#### WHAT IS ASKED
How many lines in the records below contain the word "distance"? Reply with the number only.

#### DATA FOR PROCESSING
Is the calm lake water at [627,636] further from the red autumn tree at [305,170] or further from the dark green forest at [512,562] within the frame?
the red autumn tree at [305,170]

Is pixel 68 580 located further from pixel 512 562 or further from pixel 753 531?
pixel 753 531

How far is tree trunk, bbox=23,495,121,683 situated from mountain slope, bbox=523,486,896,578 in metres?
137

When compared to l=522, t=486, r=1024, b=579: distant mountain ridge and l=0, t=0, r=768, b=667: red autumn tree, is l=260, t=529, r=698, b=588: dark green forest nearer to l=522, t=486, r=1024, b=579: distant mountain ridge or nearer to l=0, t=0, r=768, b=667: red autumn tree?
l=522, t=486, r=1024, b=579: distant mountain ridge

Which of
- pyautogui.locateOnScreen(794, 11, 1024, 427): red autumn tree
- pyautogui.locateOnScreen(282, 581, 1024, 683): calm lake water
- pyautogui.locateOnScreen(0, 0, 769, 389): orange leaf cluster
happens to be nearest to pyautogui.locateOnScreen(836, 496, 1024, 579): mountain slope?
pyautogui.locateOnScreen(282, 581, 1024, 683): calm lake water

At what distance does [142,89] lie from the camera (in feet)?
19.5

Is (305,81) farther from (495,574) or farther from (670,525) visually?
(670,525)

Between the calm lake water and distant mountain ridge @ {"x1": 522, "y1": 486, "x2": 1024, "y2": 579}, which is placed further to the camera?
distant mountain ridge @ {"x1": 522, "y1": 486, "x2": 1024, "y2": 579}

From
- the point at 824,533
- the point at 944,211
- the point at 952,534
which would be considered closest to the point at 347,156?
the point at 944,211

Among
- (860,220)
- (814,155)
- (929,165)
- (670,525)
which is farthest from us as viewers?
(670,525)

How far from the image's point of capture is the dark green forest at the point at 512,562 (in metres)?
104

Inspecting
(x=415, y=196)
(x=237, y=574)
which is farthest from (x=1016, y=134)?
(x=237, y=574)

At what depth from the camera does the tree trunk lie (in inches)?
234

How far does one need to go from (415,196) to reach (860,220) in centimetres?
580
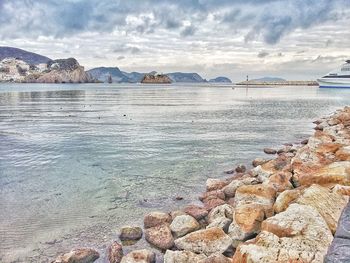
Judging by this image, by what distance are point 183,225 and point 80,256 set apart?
9.60ft

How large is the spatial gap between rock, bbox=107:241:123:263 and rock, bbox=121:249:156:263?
48cm

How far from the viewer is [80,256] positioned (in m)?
8.99

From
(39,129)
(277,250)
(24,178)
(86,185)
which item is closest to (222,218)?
(277,250)

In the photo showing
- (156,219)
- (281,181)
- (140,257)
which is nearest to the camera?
(140,257)

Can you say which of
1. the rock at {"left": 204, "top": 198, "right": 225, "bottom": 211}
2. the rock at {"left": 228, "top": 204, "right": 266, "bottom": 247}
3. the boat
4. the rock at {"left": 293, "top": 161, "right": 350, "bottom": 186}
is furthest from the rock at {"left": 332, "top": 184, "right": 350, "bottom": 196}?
the boat

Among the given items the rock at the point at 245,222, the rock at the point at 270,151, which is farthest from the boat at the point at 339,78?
the rock at the point at 245,222

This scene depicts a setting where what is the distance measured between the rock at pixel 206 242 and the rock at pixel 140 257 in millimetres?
858

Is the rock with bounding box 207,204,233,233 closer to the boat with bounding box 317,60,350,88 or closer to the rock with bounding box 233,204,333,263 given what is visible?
the rock with bounding box 233,204,333,263

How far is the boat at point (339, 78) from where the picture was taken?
12562cm

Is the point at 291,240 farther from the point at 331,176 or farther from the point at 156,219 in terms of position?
the point at 156,219

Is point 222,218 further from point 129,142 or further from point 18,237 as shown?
point 129,142

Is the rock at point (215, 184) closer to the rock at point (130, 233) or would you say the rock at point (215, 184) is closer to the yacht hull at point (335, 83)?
the rock at point (130, 233)

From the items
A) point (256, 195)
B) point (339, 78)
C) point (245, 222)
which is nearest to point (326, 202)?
point (245, 222)

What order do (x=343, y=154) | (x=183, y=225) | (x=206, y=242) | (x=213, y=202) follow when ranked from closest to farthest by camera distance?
(x=206, y=242)
(x=183, y=225)
(x=213, y=202)
(x=343, y=154)
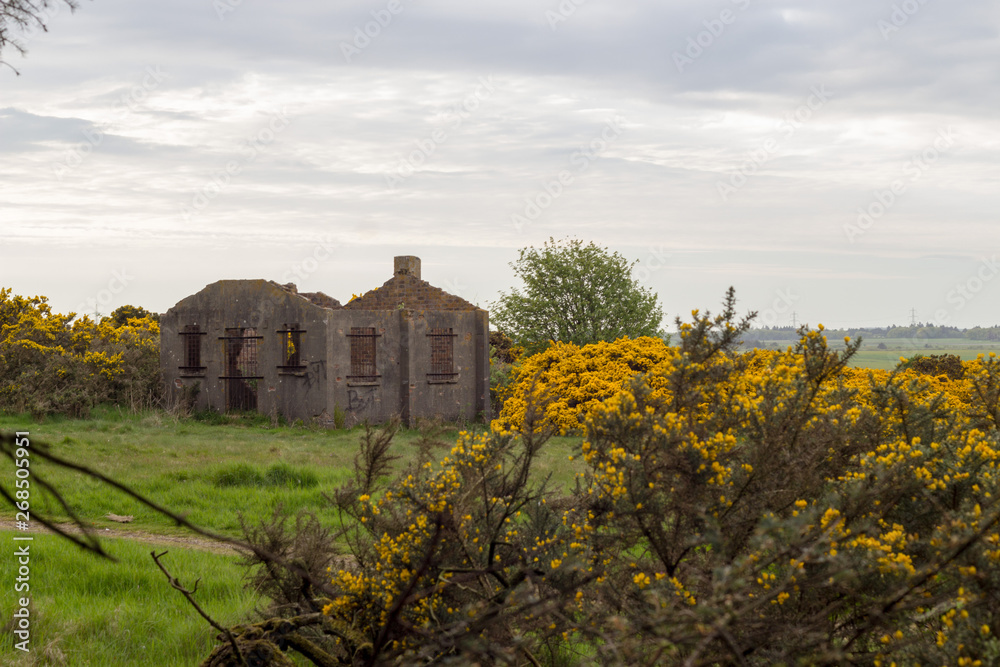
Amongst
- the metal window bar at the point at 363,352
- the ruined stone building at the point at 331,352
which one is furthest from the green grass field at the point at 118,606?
the metal window bar at the point at 363,352

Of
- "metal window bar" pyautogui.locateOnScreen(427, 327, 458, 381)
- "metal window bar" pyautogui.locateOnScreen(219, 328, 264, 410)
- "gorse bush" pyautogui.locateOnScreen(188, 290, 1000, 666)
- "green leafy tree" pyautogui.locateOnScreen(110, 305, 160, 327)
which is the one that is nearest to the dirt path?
"gorse bush" pyautogui.locateOnScreen(188, 290, 1000, 666)

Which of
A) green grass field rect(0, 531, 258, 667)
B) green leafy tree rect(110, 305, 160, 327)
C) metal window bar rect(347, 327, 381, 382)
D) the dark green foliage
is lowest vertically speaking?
green grass field rect(0, 531, 258, 667)

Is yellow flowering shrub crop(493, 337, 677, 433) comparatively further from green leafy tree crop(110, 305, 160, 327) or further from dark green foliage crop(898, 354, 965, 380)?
green leafy tree crop(110, 305, 160, 327)


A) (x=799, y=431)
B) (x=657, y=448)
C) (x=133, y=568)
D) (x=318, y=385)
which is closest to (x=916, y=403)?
(x=799, y=431)

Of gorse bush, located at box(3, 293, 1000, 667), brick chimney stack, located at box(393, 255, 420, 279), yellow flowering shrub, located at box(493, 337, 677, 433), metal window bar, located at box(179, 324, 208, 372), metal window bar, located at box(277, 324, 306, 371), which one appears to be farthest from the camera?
brick chimney stack, located at box(393, 255, 420, 279)

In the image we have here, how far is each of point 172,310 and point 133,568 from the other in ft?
56.3

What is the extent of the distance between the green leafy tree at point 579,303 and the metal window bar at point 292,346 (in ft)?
32.0

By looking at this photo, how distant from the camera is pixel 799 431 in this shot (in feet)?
13.2

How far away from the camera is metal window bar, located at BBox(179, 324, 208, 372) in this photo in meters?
22.6

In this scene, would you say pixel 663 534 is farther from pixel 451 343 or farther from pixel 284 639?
pixel 451 343

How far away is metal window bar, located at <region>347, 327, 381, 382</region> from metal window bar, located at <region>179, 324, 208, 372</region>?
4.61 meters

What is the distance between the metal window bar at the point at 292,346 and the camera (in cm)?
2144

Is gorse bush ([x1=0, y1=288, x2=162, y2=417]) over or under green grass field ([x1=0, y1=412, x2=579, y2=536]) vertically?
over

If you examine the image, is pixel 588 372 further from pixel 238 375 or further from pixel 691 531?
pixel 691 531
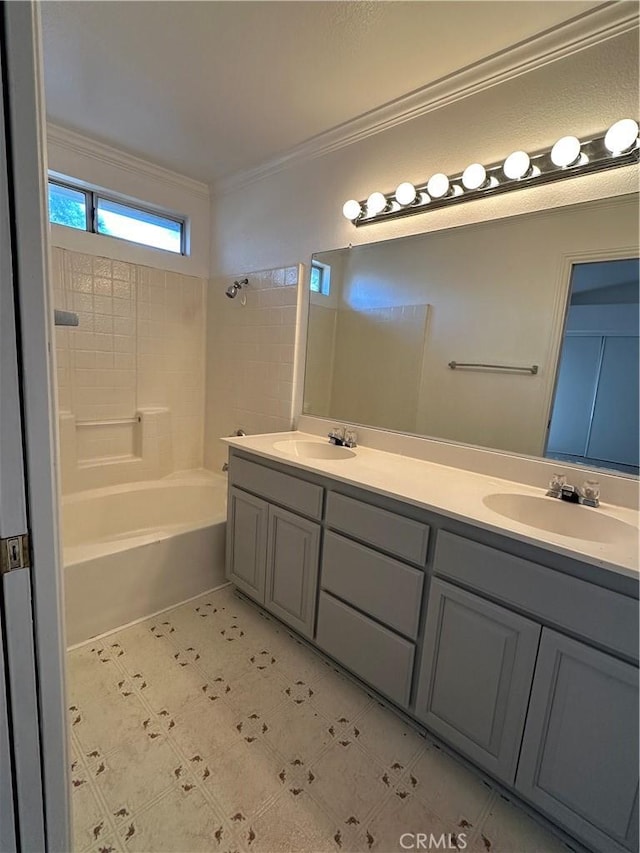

#### SOLUTION TO THIS PROBLEM
6